“I know a lot of people working in various professions doing the exact same thing,” he says. “Judges, lawyers, law enforcement officers, engineers, day traders, stock brokers, computer information specialists, government contractors.”
All these types of people, according to Professor “Tom Walker,” regularly inject heroin into their veins on a daily basis. Philip Seymour Hoffman, one of the greatest actors in Hollywood, could function with the drug. The effects of heroin differ by body type and composition.
According to a Daily Beast article, Professor Walker was most agitated at the fact that Hoffman was alone when he died: “We can’t do the one thing that would save our lives: tell others that we are using.”
Amidst all the policy prescriptions for how we could have saved Hoffman, we face the fundamental problem of drug use: every person has a vice.

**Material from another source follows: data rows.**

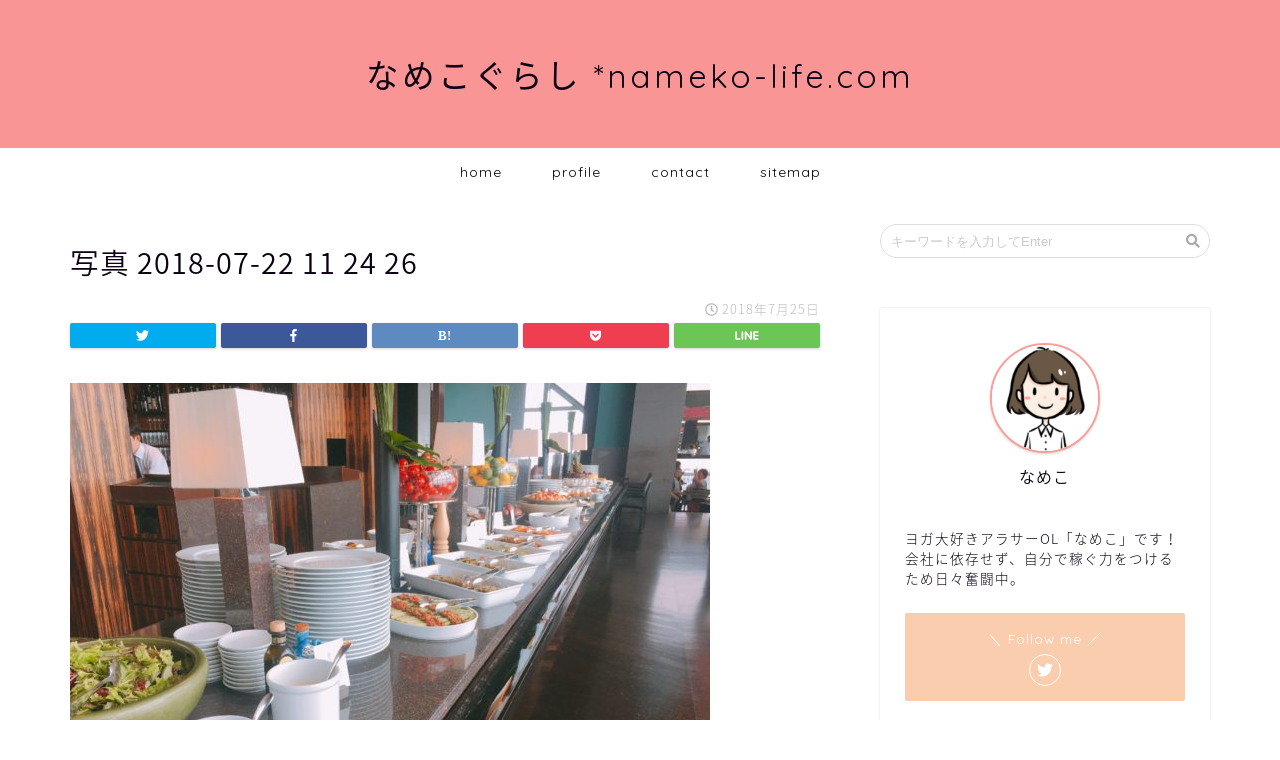

--- FILE ---
content_type: application/javascript; charset=utf-8;
request_url: https://dalc.valuecommerce.com/app3?p=885330961&_s=https%3A%2F%2Fnameko-life.com%2Fparkhyatt-tokyo-newyorkgrill%2F%25E5%2586%2599%25E7%259C%259F-2018-07-22-11-24-26%2F&vf=iVBORw0KGgoAAAANSUhEUgAAAAMAAAADCAYAAABWKLW%2FAAAAMElEQVQYV2NkFGP4nxH%2FjKGwW5aB0Wq10P8WvcMMPhsNGBh3c3X99z53gMFCYxsDAAGDDbXr7hwdAAAAAElFTkSuQmCC
body_size: 2277
content:
vc_linkswitch_callback({"t":"6975e6dc","r":"aXXm3AADkXkSvtnVCooERAqKC5YSNw","ub":"aXXm2gADOqsSvtnVCooFuwqKBthKPg%3D%3D","vcid":"0bL5R0f6NVhzhbcYLaDR7cbJD4QyDdF-kNi2I4fu_vVc-S838U6zoCNH06jSc1_6Gaiw1f8c3xiQjOJ9fbefnwzIjLTZC7rz7598TdwhRnPomVnwpOI6gY-IYMrsgUIO","vcpub":"0.233849","tour.rurubu.travel":{"a":"2550407","m":"2366735","g":"56baa5aec1","sp":"utm_source%3Dvaluecommerce%26utm_medium%3Daffiliate"},"shopping.geocities.jp":{"a":"2695956","m":"2201292","g":"cbe48a7a8a"},"shopping.yahoo.co.jp":{"a":"2695956","m":"2201292","g":"cbe48a7a8a"},"lohaco.jp":{"a":"2686782","m":"2994932","g":"80a526908a"},"rurubu.travel":{"a":"2550407","m":"2366735","g":"56baa5aec1","sp":"utm_source%3Dvaluecommerce%26utm_medium%3Daffiliate"},"www.ikyu.com":{"a":"2675907","m":"221","g":"877655cc86"},"approach.yahoo.co.jp":{"a":"2695956","m":"2201292","g":"cbe48a7a8a"},"yukoyuko.net":{"a":"2425172","m":"2178193","g":"60bce3de8a"},"restaurant.ikyu.com":{"a":"2349006","m":"2302203","g":"a3fdb2f18a"},"paypaystep.yahoo.co.jp":{"a":"2695956","m":"2201292","g":"cbe48a7a8a"},"st-plus.rurubu.travel":{"a":"2550407","m":"2366735","g":"56baa5aec1","sp":"utm_source%3Dvaluecommerce%26utm_medium%3Daffiliate"},"st-www.rurubu.travel":{"a":"2550407","m":"2366735","g":"56baa5aec1","sp":"utm_source%3Dvaluecommerce%26utm_medium%3Daffiliate"},"r.advg.jp":{"a":"2550407","m":"2366735","g":"56baa5aec1","sp":"utm_source%3Dvaluecommerce%26utm_medium%3Daffiliate"},"lohaco.yahoo.co.jp":{"a":"2686782","m":"2994932","g":"80a526908a"},"l":4,"www.hotpepper.jp?vos=nhppvccp99002":{"a":"2594692","m":"2262623","g":"c6ab6040a1","sp":"vos%3Dnhppvccp99002"},"wwwtst.hotpepper.jp":{"a":"2594692","m":"2262623","g":"c6ab6040a1","sp":"vos%3Dnhppvccp99002"},"paypaymall.yahoo.co.jp":{"a":"2695956","m":"2201292","g":"cbe48a7a8a"},"p":885330961,"www.hotpepper.jp":{"a":"2594692","m":"2262623","g":"c6ab6040a1","sp":"vos%3Dnhppvccp99002"},"s":3406783,"www.rurubu.travel":{"a":"2550407","m":"2366735","g":"56baa5aec1","sp":"utm_source%3Dvaluecommerce%26utm_medium%3Daffiliate"},"mini-shopping.yahoo.co.jp":{"a":"2695956","m":"2201292","g":"cbe48a7a8a"},"master.qa.notyru.com":{"a":"2550407","m":"2366735","g":"56baa5aec1","sp":"utm_source%3Dvaluecommerce%26utm_medium%3Daffiliate"}})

Whether it’s overeating, smoking tobacco, heavy drinking, or injecting heroin, every person needs a way to “escape.” Some of our most intelligent professionals do it—every day, apparently.
When someone dies, we all claim to know the exact policy that could have saved that individual. In all likelihood, even if a cop had found Hoffman in time to apply naloxone and prevent the overdose, it would have only delayed the inevitable.
What’s the solution? We could decriminalize usage. I’m sympathetic to this, but I definitely don’t support legalization. Just let them die? With over 700,000 people doing heroin per year, that doesn’t appear to be a viable solution for the protection of the common good.
Yet, neither society nor the state can eliminate vice. Stigma leads to isolation, which probably contributed to the death of a great artist. The war on drugs has led to rights violations, financial waste, and bureaucractic fecklessness.
Maybe, just maybe, there is no solution.